Anonymous Coward | about a year and a half ago | (#41934747)

after paging through the code a bit, i found it interesting that they use java in their implementation (not just corona, but hadoop as well). i was wondering why, and after some googling found this link [nabble.com] which helped explain the situation a bit clearer.

pretty interesting stuff. but id be willing to bet googles map reduce is written in c/c++

Re:java (0)

Anonymous Coward | about a year and a half ago | (#41935223)

Because life is more fun if you have to worry about nodes taking naps while garbage collecting every so often and developers wouldn't know what to do with their spare time if they didn't have to spend time on those issues?
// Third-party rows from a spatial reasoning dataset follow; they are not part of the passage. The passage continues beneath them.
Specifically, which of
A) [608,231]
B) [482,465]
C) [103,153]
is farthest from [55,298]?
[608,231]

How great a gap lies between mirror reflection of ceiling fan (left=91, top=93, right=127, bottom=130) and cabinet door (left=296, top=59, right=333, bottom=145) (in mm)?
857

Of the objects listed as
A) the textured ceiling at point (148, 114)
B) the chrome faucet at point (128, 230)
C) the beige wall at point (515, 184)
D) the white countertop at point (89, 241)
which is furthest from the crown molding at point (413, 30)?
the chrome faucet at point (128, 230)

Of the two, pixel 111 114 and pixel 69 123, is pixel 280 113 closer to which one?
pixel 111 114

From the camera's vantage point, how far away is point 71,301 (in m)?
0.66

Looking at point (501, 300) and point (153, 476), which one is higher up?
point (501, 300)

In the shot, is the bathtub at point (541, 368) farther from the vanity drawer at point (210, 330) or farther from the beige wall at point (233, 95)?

(Seriously, the link above provides several much more rational explanations!)

Re:java (1)

Rakishi (759894) | about a year and a half ago | (#41937721)

Hadoop is not real time, it's a batch processing system, no one gives a damn if a node spend 50ms garbage collecting or not every so often.

Re:java (1)

rioki (1328185) | about a year and a half ago | (#41954721)

Until you process petabytes of data and suddenly you it makes a difference of a couple of hours per run. All the coll dynamic web technology is really nice and empowering, but once you start hitting real traffic, it makes sense to invest into more efficient core systems. See G-WAN [gwan.com] for how to do it right.

Facebook (3, Interesting)

gman003 (1693318) | about a year and a half ago | (#41934991)

I have to admit, while I hate using Facebook, and hate most of their business practices, I like how they're not just writing new infrastructure software, but are open-sourcing it all. I don't think it quite makes up for everything else, but it helps.

Wow! 2500X (0)

Anonymous Coward | about a year and a half ago | (#41935263)

They went from a couple GB to 5 TB. Impressive!!!

Half a PB of data flows through the infrastructure, but how much of that actually has to be stored? That's the real question.

Song to celebrate major version after 8 (0)

Anonymous Coward | about a year and a half ago | (#41935593)

9 Coronas [madmusic.com]

How many IT projects... (1)

Synerg1y (2169962) | about a year and a half ago | (#41937061)

Have been code-named corona these last few years?? Seems like every org's got a project named corona nowadays.

Re:How many IT projects... (1)

VortexCortex (1117377) | about a year and a half ago | (#41939433)

Have been code-named corona these last few years?

The only one I can think of involves me remotely managing a server from the beach with only a lime wedge and cold beer.

Hard to believe (0)

Anonymous Coward | about a year and a half ago | (#41937717)

Hard to believe how much technology goes into such a shitty website. Even right now over 90% of profile images aren't loading for me.

I have little sympathy for them (1)

stickyboot (845510) | about a year and a half ago | (#41940053)

They could start by actually deleting deleted content. Seems simple to me. Lets hope their shortsightedness continues when everyone jumps ship for the next social fad, and continuing this rat race becomes far to costly.

Re:I have little sympathy for them (1)

Lazy Jones (8403) | about a year and a half ago | (#41942381)

They could start by actually deleting deleted content

They could, but why should they put themselves at a disadvantage over Google, every other corporation that buys such data and the NSA, who all most certainly do not delete stuff in the way you'd like them to?